Originally published



Humanitarian country teams in each crisis with a consolidated appeal (or comparable concerted action plan) have completed their mid-year reviews, compiling information on outputs to date compared to the targets stated in their plans for 2011, analyzing key humanitarian indicators and trends, re-calibrating their strategies and re-validating the detailed operational plans and funding requests. This document summarizes trends, innovations, and (in the second part) each country’s mid-year review.

The most worrying development is the drought in the Horn of Africa. Major parts of several countries are already at crisis stage of food availability, nutrition (global acute malnutrition rates in some zones being twice the emergency threshold), and livestock survival. The appeals for Kenya, Somalia and Djibouti (and to some extent Sudan and South Sudan) address emergency drought-related needs.1 (Chad and Niger are also in food security and nutrition crises, in part because of drought, which their appeals also address.) For most of these appeals, the drought is not causing the funding requirements to increase significantly at midyear, largely because the drought was anticipated or already happening at the time of CAP development in late 2010. However full funding of the updated requirements is essential to respond to this worsening emergency.

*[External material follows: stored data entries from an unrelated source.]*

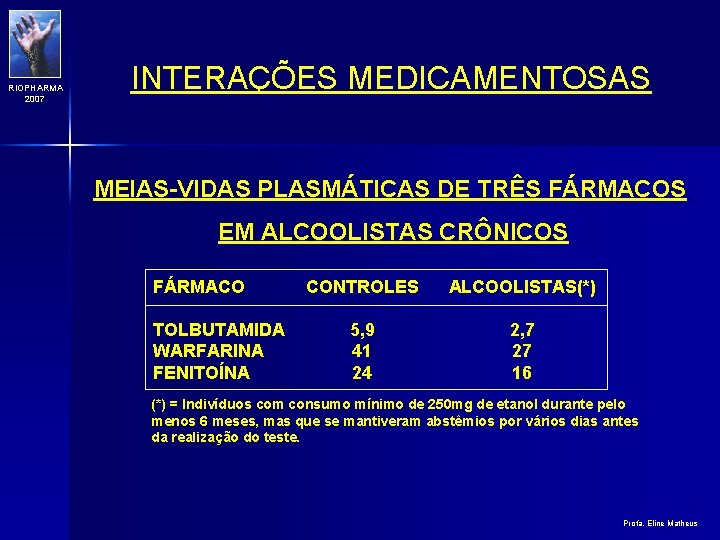 RIOPHARMA
2007

INTERAÇÕES MEDICAMENTOSAS

MEIAS-VIDAS PLASMÁTICAS DE TRÊS FÁRMACOS EM ALCOOLISTAS CRÔNICOS

| FÁRMACO | CONTROLES | ALCOOLISTAS(*) |
|---|---|---|
| TOLBUTAMIDA | 5,9 | 2,7 |
| WARFARINA | 41 | 27 |
| FENITOÍNA | 24 | 16 |

(*) = Indivíduos com consumo mínimo de 250mg de etanol durante pelo menos 6 meses, mas que se mantiveram abstêmios por vários dias antes da realização do teste.

Profa. Eline Matheus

The humanitarian situation in Yemen is exacerbated by expanding unrest and political strife in the capital and elsewhere, on top of the older conflict in Sa’ada and a generalized food insecurity crisis. The Côte d’Ivoire appeal is presenting increased requirements as it extends its planning and budgeting horizon through 2011 and expands its scope now that the end of conflict permits greater access. There are major reductions in funding requests for Haiti and Afghanistan, not so much due to a substantive re-assessment of humanitarian needs, but more to a re-examination of where to draw the boundaries of humanitarian needs in these appeals and the re-designation of some proposed actions as reconstruction or development. Finally, in many countries with vulnerable populations, high prices of food and other commodities are causing stresses that, for the most vulnerable, are likely to cross the line into outright humanitarian need.

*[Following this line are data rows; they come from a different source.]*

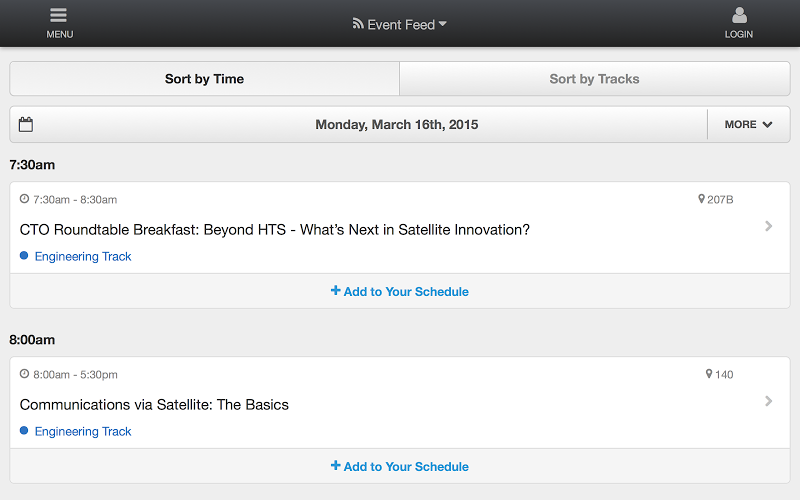 MENU

Event Feed

LOGIN

Sort by Time

Sort by Tracks

Monday, March 16th, 2015

MORE

7:30am

7:30am - 8:30am

207B

CTO Roundtable Breakfast: Beyond HTS - What's Next in Satellite Innovation?

Engineering Track

+ Add to Your Schedule

8:00am

8:00am - 5:30pm

140

Communications via Satellite: The Basics

Engineering Track

+ Add to Your Schedule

The mid-year reviews are primarily exercises in monitoring, and the clusters and humanitarian country teams (HCTs) continue to show improvements in monitoring practices. Monitoring achievements and impact against clearly stated and measurable targets is the fundament of consolidated appeal monitoring, and an important part of the collective accountability of the international humanitarian system.

Another form of monitoring and accountability that was introduced across 12 humanitarian appeal countries in 2011 was the IASC Gender Marker. This Marker allowed targeted response and more visibility for donors and aid organisations on how projects across all of the sectors are designed and implemented to take account of the distinct needs and realities of women, girls, boys and men affected by crisis.

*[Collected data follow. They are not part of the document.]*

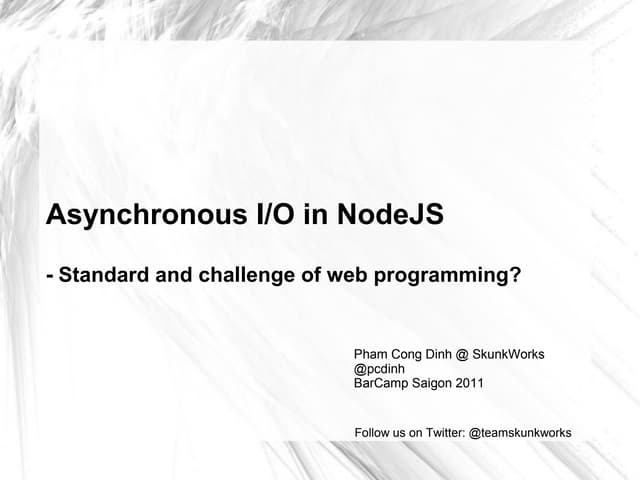 Asynchronous I/O in NodeJS

- Standard and challenge of web programming?

Pham Cong Dinh @ SkunkWorks
@pcdinh
BarCamp Saigon 2011

Follow us on Twitter: @teamskunkworks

Appeal funding to date in 2011 is slightly off the pace of recent mid-years, in absolute terms and in proportion to requirements. The IASC hopes that donors will find the resources to fulfil their standards of accountability. In particular, the fact that worldwide consolidated appeal requirements are slightly less now than at previous mid-years should not be taken as a signal to decrease funding commensurately; instead, donors should take this opportunity to close funding gaps as never before.